Due to the reduced matrix dimension, factorization (F) as one of the most expensive parts of the solve step is roughly 2.5 and 3.3 times faster when using the complex solver on six and three compute nodes, respectively, compared to the real solver. The analysis (A) is also done more efficiently with the complex solver, however, being performed only in the first time step of a simulation, it adds limited benefits for a typical application. Moreover, one can notice from the table 1 that although the complex solver requires one additional GMRES iteration as compared to the real solver, the GMRES solve (I) on six respectively three compute nodes is more efficient by a factor of 1.2 and 1.8 as compared to the real solver on six compute nodes.

Figure 3 shows the time-lines of the memory consumption for the real solver (with six compute nodes) and complex solver (with six and three compute nodes). It is apparent that the maximum memory consumption when using the complex solver with six nodes is roughly 600 GB, which is less than roughly 700 GB in the case of the real solver. The memory consumption is even lower in the case on complex solver using three compute nodes. Thus, we confirm that the complex solver reduces the overall memory consumption significantly. It is worth mentioning that we observe a larger reduction in memory consumption for a higher number of toroidal modes.

In conclusion, it can be seen from table 1, that the overall performance gain by the complex solver is moderate when the memory consumption imposes the same minimum number of compute nodes for the real and complex solvers and when updates of the PC matrix (factorizations) are needed seldomly. On the other hand, if the PC matrix is updated more often, the complex solver may reduce the total computational cost (including matrix construction and preconditioner matrix assembly which are not explicitly discussed in this section) by a third. When the reduced memory consumption by the complex solver allows to use a lower number of compute nodes, the overall computational costs can be approximately halved by moving into a regime where the scalability of the solver improves.

Data segment —
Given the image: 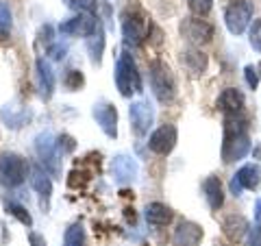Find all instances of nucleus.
<instances>
[{"instance_id":"bb28decb","label":"nucleus","mask_w":261,"mask_h":246,"mask_svg":"<svg viewBox=\"0 0 261 246\" xmlns=\"http://www.w3.org/2000/svg\"><path fill=\"white\" fill-rule=\"evenodd\" d=\"M187 7H190V11L196 15V18H200V15H207L211 11L214 0H187Z\"/></svg>"},{"instance_id":"423d86ee","label":"nucleus","mask_w":261,"mask_h":246,"mask_svg":"<svg viewBox=\"0 0 261 246\" xmlns=\"http://www.w3.org/2000/svg\"><path fill=\"white\" fill-rule=\"evenodd\" d=\"M35 151H37V157L42 161V166L46 172H50L53 177H59L61 175V159H59V151H57V142L53 133H39L35 137Z\"/></svg>"},{"instance_id":"2eb2a0df","label":"nucleus","mask_w":261,"mask_h":246,"mask_svg":"<svg viewBox=\"0 0 261 246\" xmlns=\"http://www.w3.org/2000/svg\"><path fill=\"white\" fill-rule=\"evenodd\" d=\"M0 120L11 129H20L31 120V111L27 107H22V105L11 103V105H5V107L0 109Z\"/></svg>"},{"instance_id":"cd10ccee","label":"nucleus","mask_w":261,"mask_h":246,"mask_svg":"<svg viewBox=\"0 0 261 246\" xmlns=\"http://www.w3.org/2000/svg\"><path fill=\"white\" fill-rule=\"evenodd\" d=\"M11 31V11L7 3H0V35L7 37Z\"/></svg>"},{"instance_id":"9b49d317","label":"nucleus","mask_w":261,"mask_h":246,"mask_svg":"<svg viewBox=\"0 0 261 246\" xmlns=\"http://www.w3.org/2000/svg\"><path fill=\"white\" fill-rule=\"evenodd\" d=\"M92 116L107 137H118V111L111 103H96Z\"/></svg>"},{"instance_id":"4be33fe9","label":"nucleus","mask_w":261,"mask_h":246,"mask_svg":"<svg viewBox=\"0 0 261 246\" xmlns=\"http://www.w3.org/2000/svg\"><path fill=\"white\" fill-rule=\"evenodd\" d=\"M63 246H87V233L81 223H74L65 229Z\"/></svg>"},{"instance_id":"f3484780","label":"nucleus","mask_w":261,"mask_h":246,"mask_svg":"<svg viewBox=\"0 0 261 246\" xmlns=\"http://www.w3.org/2000/svg\"><path fill=\"white\" fill-rule=\"evenodd\" d=\"M202 237V229L194 223H181L174 231V246H196Z\"/></svg>"},{"instance_id":"a211bd4d","label":"nucleus","mask_w":261,"mask_h":246,"mask_svg":"<svg viewBox=\"0 0 261 246\" xmlns=\"http://www.w3.org/2000/svg\"><path fill=\"white\" fill-rule=\"evenodd\" d=\"M144 216H146V223L152 227H166L172 220V209L163 203H150V205H146Z\"/></svg>"},{"instance_id":"39448f33","label":"nucleus","mask_w":261,"mask_h":246,"mask_svg":"<svg viewBox=\"0 0 261 246\" xmlns=\"http://www.w3.org/2000/svg\"><path fill=\"white\" fill-rule=\"evenodd\" d=\"M29 163L15 153H3L0 155V185L5 187H18L27 179Z\"/></svg>"},{"instance_id":"6e6552de","label":"nucleus","mask_w":261,"mask_h":246,"mask_svg":"<svg viewBox=\"0 0 261 246\" xmlns=\"http://www.w3.org/2000/svg\"><path fill=\"white\" fill-rule=\"evenodd\" d=\"M98 20L94 18L92 13H79L74 15V18H70V20H65L59 24V33L65 37H92L94 33L98 31Z\"/></svg>"},{"instance_id":"473e14b6","label":"nucleus","mask_w":261,"mask_h":246,"mask_svg":"<svg viewBox=\"0 0 261 246\" xmlns=\"http://www.w3.org/2000/svg\"><path fill=\"white\" fill-rule=\"evenodd\" d=\"M29 242H31V246H46V240L42 235H37V233H31L29 235Z\"/></svg>"},{"instance_id":"20e7f679","label":"nucleus","mask_w":261,"mask_h":246,"mask_svg":"<svg viewBox=\"0 0 261 246\" xmlns=\"http://www.w3.org/2000/svg\"><path fill=\"white\" fill-rule=\"evenodd\" d=\"M148 31H150V20L140 9L124 11V15H122V35H124L126 46L135 48L144 44V39L148 37Z\"/></svg>"},{"instance_id":"393cba45","label":"nucleus","mask_w":261,"mask_h":246,"mask_svg":"<svg viewBox=\"0 0 261 246\" xmlns=\"http://www.w3.org/2000/svg\"><path fill=\"white\" fill-rule=\"evenodd\" d=\"M102 48H105V35H102V27H98V31L89 37V55H92L94 63H100Z\"/></svg>"},{"instance_id":"f257e3e1","label":"nucleus","mask_w":261,"mask_h":246,"mask_svg":"<svg viewBox=\"0 0 261 246\" xmlns=\"http://www.w3.org/2000/svg\"><path fill=\"white\" fill-rule=\"evenodd\" d=\"M250 142H248V125L246 120L235 116H226L224 120V144H222V159L224 163L238 161L248 153Z\"/></svg>"},{"instance_id":"9d476101","label":"nucleus","mask_w":261,"mask_h":246,"mask_svg":"<svg viewBox=\"0 0 261 246\" xmlns=\"http://www.w3.org/2000/svg\"><path fill=\"white\" fill-rule=\"evenodd\" d=\"M128 118H130V127L137 135H146L148 129L152 127V120H154V111H152V105L148 101H137L128 107Z\"/></svg>"},{"instance_id":"f8f14e48","label":"nucleus","mask_w":261,"mask_h":246,"mask_svg":"<svg viewBox=\"0 0 261 246\" xmlns=\"http://www.w3.org/2000/svg\"><path fill=\"white\" fill-rule=\"evenodd\" d=\"M176 127L174 125H161L154 133L148 137V149L154 155H168L176 146Z\"/></svg>"},{"instance_id":"7ed1b4c3","label":"nucleus","mask_w":261,"mask_h":246,"mask_svg":"<svg viewBox=\"0 0 261 246\" xmlns=\"http://www.w3.org/2000/svg\"><path fill=\"white\" fill-rule=\"evenodd\" d=\"M148 81H150V89H152V94L157 96V101L170 103L174 98L176 83H174L172 72H170V68L163 61L157 59L148 65Z\"/></svg>"},{"instance_id":"aec40b11","label":"nucleus","mask_w":261,"mask_h":246,"mask_svg":"<svg viewBox=\"0 0 261 246\" xmlns=\"http://www.w3.org/2000/svg\"><path fill=\"white\" fill-rule=\"evenodd\" d=\"M233 179L240 183V187L255 190V187L259 185V181H261V170H259V166H255V163H248V166H244Z\"/></svg>"},{"instance_id":"f03ea898","label":"nucleus","mask_w":261,"mask_h":246,"mask_svg":"<svg viewBox=\"0 0 261 246\" xmlns=\"http://www.w3.org/2000/svg\"><path fill=\"white\" fill-rule=\"evenodd\" d=\"M116 87L120 89V94L126 96V98L144 89L142 77H140L137 65H135V59L128 53H122L118 57V61H116Z\"/></svg>"},{"instance_id":"c85d7f7f","label":"nucleus","mask_w":261,"mask_h":246,"mask_svg":"<svg viewBox=\"0 0 261 246\" xmlns=\"http://www.w3.org/2000/svg\"><path fill=\"white\" fill-rule=\"evenodd\" d=\"M63 83H65V87H68L70 92H74V89H79L81 85H83V75H81L79 70H68V75H65Z\"/></svg>"},{"instance_id":"4468645a","label":"nucleus","mask_w":261,"mask_h":246,"mask_svg":"<svg viewBox=\"0 0 261 246\" xmlns=\"http://www.w3.org/2000/svg\"><path fill=\"white\" fill-rule=\"evenodd\" d=\"M35 72H37V83H39V92H42V98L48 101L55 94V72L50 68L44 57H39L35 61Z\"/></svg>"},{"instance_id":"1a4fd4ad","label":"nucleus","mask_w":261,"mask_h":246,"mask_svg":"<svg viewBox=\"0 0 261 246\" xmlns=\"http://www.w3.org/2000/svg\"><path fill=\"white\" fill-rule=\"evenodd\" d=\"M181 35L192 46H200V44L211 42V37H214V27H211L207 20H200V18H185L181 22Z\"/></svg>"},{"instance_id":"ddd939ff","label":"nucleus","mask_w":261,"mask_h":246,"mask_svg":"<svg viewBox=\"0 0 261 246\" xmlns=\"http://www.w3.org/2000/svg\"><path fill=\"white\" fill-rule=\"evenodd\" d=\"M111 175H113V181L120 185L133 183L137 179V161L133 157H128V155H116L111 159Z\"/></svg>"},{"instance_id":"72a5a7b5","label":"nucleus","mask_w":261,"mask_h":246,"mask_svg":"<svg viewBox=\"0 0 261 246\" xmlns=\"http://www.w3.org/2000/svg\"><path fill=\"white\" fill-rule=\"evenodd\" d=\"M65 3H68V5H72V7H74V5L79 3V0H65Z\"/></svg>"},{"instance_id":"412c9836","label":"nucleus","mask_w":261,"mask_h":246,"mask_svg":"<svg viewBox=\"0 0 261 246\" xmlns=\"http://www.w3.org/2000/svg\"><path fill=\"white\" fill-rule=\"evenodd\" d=\"M202 190H205V194H207V201H209V207L211 209L222 207L224 194H222V183H220L218 177H209L207 181L202 183Z\"/></svg>"},{"instance_id":"c756f323","label":"nucleus","mask_w":261,"mask_h":246,"mask_svg":"<svg viewBox=\"0 0 261 246\" xmlns=\"http://www.w3.org/2000/svg\"><path fill=\"white\" fill-rule=\"evenodd\" d=\"M250 44L255 51L261 53V20H257L255 24H252V29H250Z\"/></svg>"},{"instance_id":"6ab92c4d","label":"nucleus","mask_w":261,"mask_h":246,"mask_svg":"<svg viewBox=\"0 0 261 246\" xmlns=\"http://www.w3.org/2000/svg\"><path fill=\"white\" fill-rule=\"evenodd\" d=\"M31 185L35 187V192L48 203V199H50V194H53V181H50V177L46 175V170H42L39 166H33L31 168Z\"/></svg>"},{"instance_id":"dca6fc26","label":"nucleus","mask_w":261,"mask_h":246,"mask_svg":"<svg viewBox=\"0 0 261 246\" xmlns=\"http://www.w3.org/2000/svg\"><path fill=\"white\" fill-rule=\"evenodd\" d=\"M218 107H220V111H224L226 116H235V113H240L244 107V94L235 87H226L224 92L218 96Z\"/></svg>"},{"instance_id":"b1692460","label":"nucleus","mask_w":261,"mask_h":246,"mask_svg":"<svg viewBox=\"0 0 261 246\" xmlns=\"http://www.w3.org/2000/svg\"><path fill=\"white\" fill-rule=\"evenodd\" d=\"M248 229V223L244 220L242 216H228L226 220H224V233L228 235V237H242L244 235V231Z\"/></svg>"},{"instance_id":"0eeeda50","label":"nucleus","mask_w":261,"mask_h":246,"mask_svg":"<svg viewBox=\"0 0 261 246\" xmlns=\"http://www.w3.org/2000/svg\"><path fill=\"white\" fill-rule=\"evenodd\" d=\"M250 18H252V3H248V0H233L224 11V22L233 35H240V33L246 31Z\"/></svg>"},{"instance_id":"2f4dec72","label":"nucleus","mask_w":261,"mask_h":246,"mask_svg":"<svg viewBox=\"0 0 261 246\" xmlns=\"http://www.w3.org/2000/svg\"><path fill=\"white\" fill-rule=\"evenodd\" d=\"M246 81H248V85H250L252 89L257 87V83H259V81H257V68L248 65V68H246Z\"/></svg>"},{"instance_id":"5701e85b","label":"nucleus","mask_w":261,"mask_h":246,"mask_svg":"<svg viewBox=\"0 0 261 246\" xmlns=\"http://www.w3.org/2000/svg\"><path fill=\"white\" fill-rule=\"evenodd\" d=\"M183 63L190 68V72H194V75H200V72H205V68H207V57L202 55L200 51H194V48H190V51L183 53Z\"/></svg>"},{"instance_id":"7c9ffc66","label":"nucleus","mask_w":261,"mask_h":246,"mask_svg":"<svg viewBox=\"0 0 261 246\" xmlns=\"http://www.w3.org/2000/svg\"><path fill=\"white\" fill-rule=\"evenodd\" d=\"M48 55H50L55 61H61L65 57V48L59 46V44H53V46H48Z\"/></svg>"},{"instance_id":"a878e982","label":"nucleus","mask_w":261,"mask_h":246,"mask_svg":"<svg viewBox=\"0 0 261 246\" xmlns=\"http://www.w3.org/2000/svg\"><path fill=\"white\" fill-rule=\"evenodd\" d=\"M5 207H7V214L15 216V218H18L22 225H27V227H33V218H31V214H29V211L22 207V205L13 203V201H7V203H5Z\"/></svg>"}]
</instances>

What is asked —
[A] In the passage on solver performance, restate the stretch from "In conclusion, it" through "the solver improves.", switching "PC matrix" to "preconditioner matrix".
[B] Does the passage on solver performance agree with each statement below? Answer yes or no for each, and quote the deciding words. (i) On six compute nodes, factorization with the complex solver is roughly 2.5 times faster than with the real solver. (ii) The analysis (A) is performed in every time step of a simulation. (iii) With six compute nodes, the real solver's maximum memory consumption is roughly 600 GB.

Results in order —
[A]
In conclusion, it can be seen from table 1, that the overall performance gain by the complex solver is moderate when the memory consumption imposes the same minimum number of compute nodes for the real and complex solvers and when updates of the preconditioner matrix (factorizations) are needed seldomly. On the other hand, if the preconditioner matrix is updated more often, the complex solver may reduce the total computational cost (including matrix construction and preconditioner matrix assembly which are not explicitly discussed in this section) by a third. When the reduced memory consumption by the complex solver allows to use a lower number of compute nodes, the overall computational costs can be approximately halved by moving into a regime where the scalability of the solver improves.

[B]
(i) Yes: "roughly 2.5 and 3.3 times faster when using the complex solver on six and three compute nodes, respectively, compared to the real solver"
(ii) No: "being performed only in the first time step of a simulation"
(iii) No: "roughly 600 GB, which is less than roughly 700 GB in the case of the real solver"